Garden City Teachers Association

Reflecting Quality Education

Home | Officers | President's Message | Benefits Trust Fund  | Viewpoints | Resources | Bulletin Board
 

 

What is Reasonable?

February 2007

In its recent email to the GCTA membership, the District sought to clarify its position concerning the current contractual impasse.  While it may  have been intended to generate greater appreciation for their objectives, ultimately, the letter only served to underscore the utter lack of understanding among those who direct our professional lives for the true nature of what we do.

At first blush, the letter appears reasonable enough.  Indeed, in emphasizing their shared frustration at our inability “to bring negotiations to successful closure”, the District seems to be striking a note of commiseration.  After all, we all want the same thing, i.e. “a reasonable settlement of all of the outstanding issues” (emphasis added). 

But that, of course, is the rub.  For what might strike the Board and the lawyer who authored their correspondence as “reasonable”, is anything but to those of us who are the lifeblood of the Garden City School District.  Their letter, in fact, makes this point abundantly clear. 

By the District’s own admission, the Board’s insistence on adding a “professional period” to our schedule remains the primary bone of contention.  In reading the letter’s description of the issue, and the seemingly genuine conviction with which they describe it, one point becomes glaringly clear—they  truly have no comprehension of what such a period would mean for us. 

To the Board such a professional period is an eminently reasonable request, another tool in the hands of the administration as it seeks to create a sound educational environment.  In fact, they’re even willing to surrender five hours of staff development time as a sign of their willingness to compromise.  Who could possibly object? 

No one, of course, except those who actually work in our schools.  To those of us who can barely find the time in our days to attend to even the most fundamental of our obligations, e.g. making copies, grading, entering grades into a grading program, maintaining parent contacts, and, oh, teaching, the 40 hours no longer available for such tasks is anything but  minimal.  This leaves aside the many other tasks most of us also must attend to, things like updating web sites, researching and developing innovative lessons, serving on committees, supervising clubs, meeting with students, conferring with colleagues, etc. In this light, the District’s demand is not reasonable, it is simply one more burden in an already overburdened day.  Those who routinely find themselves working well into the night rightly ask, when do those who run our schools expect us to get  everything done?

The unreasonableness of the District’s demand  would also occur to anyone familiar with what  only the most charitable would call “staff development”.  While the District might regard its readiness to “sacrifice” several hours of this sacrosanct time as a sign of their flexibility, this view could only be held by an outsider.  To those of us who have actually endured these session, however, the District’s jealous guarding of this time is quite puzzling.  How is it, many of our colleagues ask, that the District holds

this time in such minimal regard that it rarely comes up with worthwhile uses for it, and yet now acts as if this time is so indispensable?  It seems fair to ask why the District is so insistent upon keeping these hours in place, given the minimally beneficial way in which they have been used to date. 

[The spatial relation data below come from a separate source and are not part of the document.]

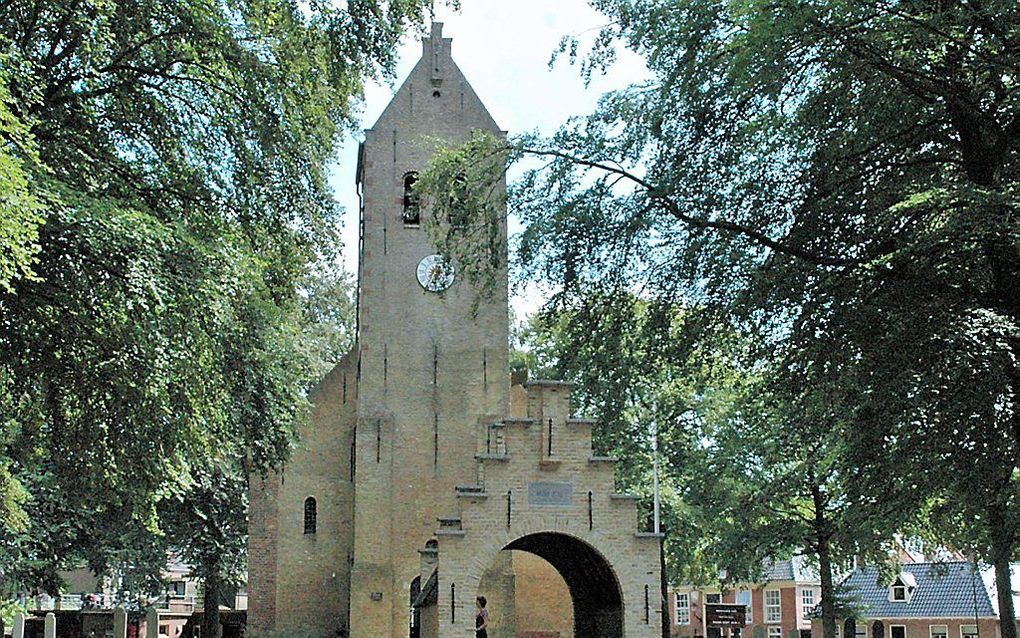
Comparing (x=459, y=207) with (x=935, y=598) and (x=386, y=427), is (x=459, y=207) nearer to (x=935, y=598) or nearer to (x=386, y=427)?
(x=386, y=427)

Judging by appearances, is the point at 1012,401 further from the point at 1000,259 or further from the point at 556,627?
the point at 556,627

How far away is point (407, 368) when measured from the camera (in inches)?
1268

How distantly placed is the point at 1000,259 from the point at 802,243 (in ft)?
7.62

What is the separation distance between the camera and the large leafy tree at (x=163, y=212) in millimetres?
12703

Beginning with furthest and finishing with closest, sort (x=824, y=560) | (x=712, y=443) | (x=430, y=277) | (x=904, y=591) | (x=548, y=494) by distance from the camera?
1. (x=904, y=591)
2. (x=430, y=277)
3. (x=712, y=443)
4. (x=824, y=560)
5. (x=548, y=494)

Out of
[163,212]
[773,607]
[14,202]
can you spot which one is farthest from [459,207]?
[773,607]

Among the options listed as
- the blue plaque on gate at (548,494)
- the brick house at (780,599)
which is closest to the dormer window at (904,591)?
the brick house at (780,599)

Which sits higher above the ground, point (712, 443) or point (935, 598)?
point (712, 443)

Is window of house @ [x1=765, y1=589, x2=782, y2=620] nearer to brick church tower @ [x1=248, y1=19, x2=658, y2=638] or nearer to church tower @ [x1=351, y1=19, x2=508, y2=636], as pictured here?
brick church tower @ [x1=248, y1=19, x2=658, y2=638]

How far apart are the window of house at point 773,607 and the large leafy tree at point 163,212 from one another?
171ft

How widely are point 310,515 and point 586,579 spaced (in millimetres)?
11776

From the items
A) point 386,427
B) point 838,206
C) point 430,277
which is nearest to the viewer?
point 838,206

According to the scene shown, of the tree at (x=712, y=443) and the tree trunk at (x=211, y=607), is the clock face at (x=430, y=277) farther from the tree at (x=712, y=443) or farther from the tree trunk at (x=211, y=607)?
the tree trunk at (x=211, y=607)

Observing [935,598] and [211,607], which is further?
[935,598]
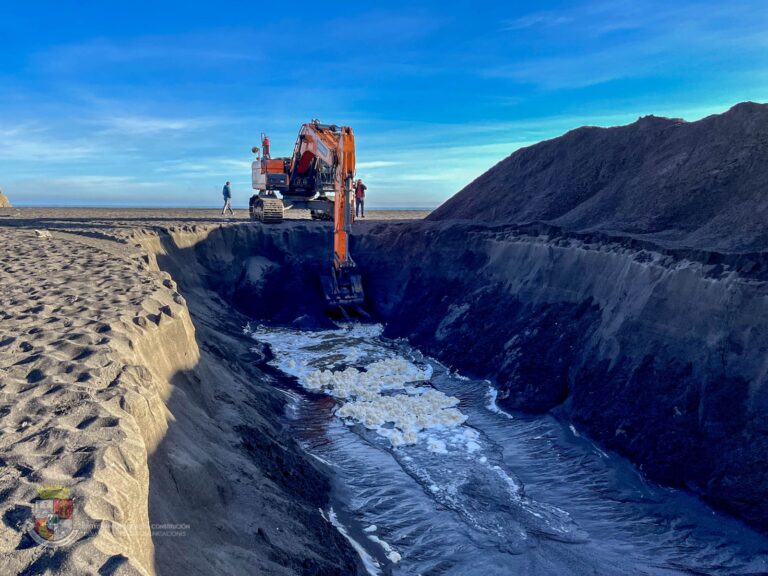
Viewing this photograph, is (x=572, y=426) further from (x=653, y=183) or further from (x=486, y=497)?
(x=653, y=183)

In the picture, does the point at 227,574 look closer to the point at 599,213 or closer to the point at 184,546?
the point at 184,546

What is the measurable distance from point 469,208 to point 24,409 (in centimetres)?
1903

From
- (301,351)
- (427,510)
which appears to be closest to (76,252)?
(301,351)

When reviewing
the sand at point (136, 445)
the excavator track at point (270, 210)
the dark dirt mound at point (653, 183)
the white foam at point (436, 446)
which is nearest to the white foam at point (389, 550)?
the sand at point (136, 445)

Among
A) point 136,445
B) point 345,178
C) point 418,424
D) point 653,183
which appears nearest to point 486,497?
point 418,424

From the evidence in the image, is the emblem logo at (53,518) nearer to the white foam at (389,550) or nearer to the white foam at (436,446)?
the white foam at (389,550)

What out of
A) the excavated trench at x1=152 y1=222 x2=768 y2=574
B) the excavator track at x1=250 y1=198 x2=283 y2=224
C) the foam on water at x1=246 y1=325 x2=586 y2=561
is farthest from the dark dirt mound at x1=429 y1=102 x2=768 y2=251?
the excavator track at x1=250 y1=198 x2=283 y2=224

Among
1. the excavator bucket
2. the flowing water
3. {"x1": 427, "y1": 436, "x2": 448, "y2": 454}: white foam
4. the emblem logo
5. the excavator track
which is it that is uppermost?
the excavator track

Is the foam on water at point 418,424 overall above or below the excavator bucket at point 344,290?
below

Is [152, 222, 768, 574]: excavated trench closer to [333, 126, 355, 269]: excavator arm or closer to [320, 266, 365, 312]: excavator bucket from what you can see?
[320, 266, 365, 312]: excavator bucket

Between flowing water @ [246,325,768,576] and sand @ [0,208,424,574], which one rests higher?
sand @ [0,208,424,574]

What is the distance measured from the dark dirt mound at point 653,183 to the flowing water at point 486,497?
4.71 meters

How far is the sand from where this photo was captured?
Result: 3020 mm

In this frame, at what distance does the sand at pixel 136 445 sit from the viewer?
3020mm
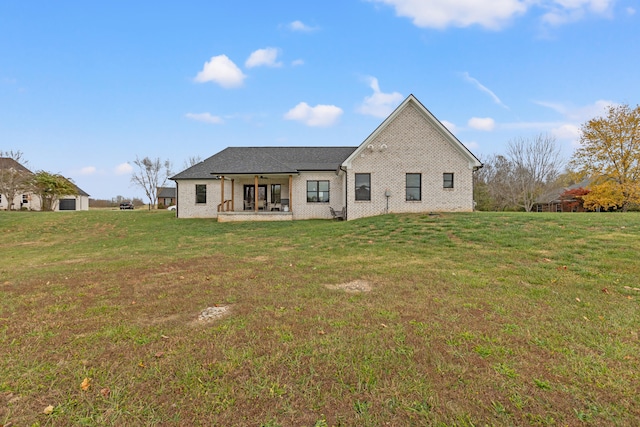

This issue is relevant here for two reasons.  One, because it highlights the gap between their perceptions and our reality, and two, because of the skepticism it engenders regarding any new obligations the District may ring from us. 

Which leads to the final concern about the District’s goals as detailed in their letter.  One might think, given their willingness to allow contract negotiations to break down over the issue, that the District had some well-developed plan in mind for the additional time they wish to secure from us.  One would, however, be mistaken.  In fact, other than meeting a small handful of needs that are currently being attended to by teachers as part of their regular teaching loads, there is little conception of what these hours might actually be used for.  In fact, because of this lack of a clear agenda, the District is seeking to leave the contractual language sufficiently vague so as to justify virtually any assignment the administration might conjure up.  If our experience with staff development is any indication, we have little cause for optimism regarding the uses they might find for this time. 

So, while the District’s letter may have been aimed at presenting what they hold to be completely justifiable demands, and at voicing their “distress” at the adamancy of our opposition, in the end, it only served to reiterate what many of us have come to realize over these last several years, namely that the men and women who make the ultimate decisions for our schools, do not truly appreciate the true implications of what they are demanding of us.  While we share their goal of making Garden City Schools a model of educational achievement, we also believe that the best way to do this is not to laden us with ever more barely beneficial burdens, but to provide us with the most precious resources of all—time and trust.  Time in which to accomplish our many tasks, and trust in both our willingness and our ability to accomplish them successfully.